Before he fitted the three Burns Tri-Sonic pickups to his Red Special guitar which feature in all Queen recordings and live concerts, Brian made his own pickups with his father Harold’s guidance. He discussed them in an interview with Simon Bradley for the Red Special book in which they featured in Chapter 6: Revisiting The Past. You can read the transcript on the official Red Special website which is maintained by Simon:
https://www.theredspecial.com/2018/01/brian-may-interview-the-red-specials-original-pickups/
Brian and Harold’s original design sketch for the pickups dated 28 November 1962 survived and you can see a high resolution image on the official Red Special website. The sketch shows that this is design No. 3 and consists of a paxolin base, three cylindrical button magnets measuring 1/2″ diameter by 3/8″ height and a white melamine top cover. Each pickup measures 2 5/8″ wide × 1 1/16″ × 1/2″ high.
The coil itself is wound onto a cardboard former which fits around the magnets. The two ends of the coil pass through the base and are attached to two tinned brass solder tags set flush into the base. The magnets are secured into the base using 6BA (British Association) thread brass machine screws. The outer part of the coil is protected by wrapping black plasticard (thin styrene sheet) around the edge (I used white plasticard in the video above). The pickups are mounted onto the guitar body by two central brass screws which mate with 6BA Hank rivet bushings inset into the neck tenon and blockboard to give an electrical contact. Short sections of wire pass into the control cavity where they are soldered onto six polarity posts made from the threaded section of brass machine screws.

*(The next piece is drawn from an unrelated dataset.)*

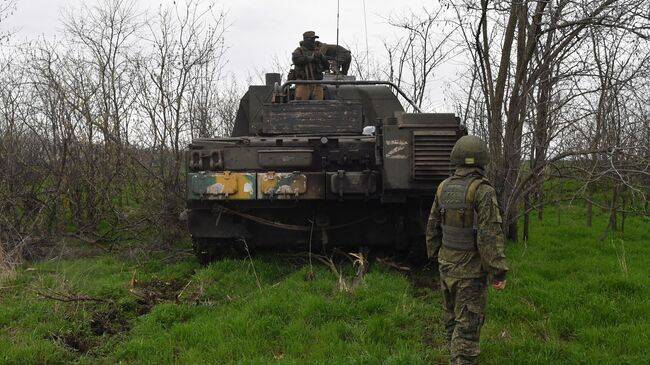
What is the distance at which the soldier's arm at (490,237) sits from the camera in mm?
4031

Andy Guyton fitted a set to the Red Special replica that he made to Brian’s original specification for his 70th birthday in July 2017. These was made by Ade Turner of Adeson Pickups. Julian Hemingway made a similar instrument some years previously and he demonstrates them in a video on his YouTube channel:
Some aspects of the design are not clear from Brian’s original sketch. Specifically, how many turns are in the coil. The sketch just states “3,000 to 6,000” which is a very wide range. Brian revealed that the pickups made an unacceptable swooshing noise when he bent the strings and he suspected that this was because of the alternating N-S N-S N-S poles arrangement. To get a uniform magnetic field with the six poles of all three button magnets north on top, you would either have to cut a quantity of magnets in half and reassemble them which is what Julian Hemingway did with his, or repolarise them by applying a strong magnetic field.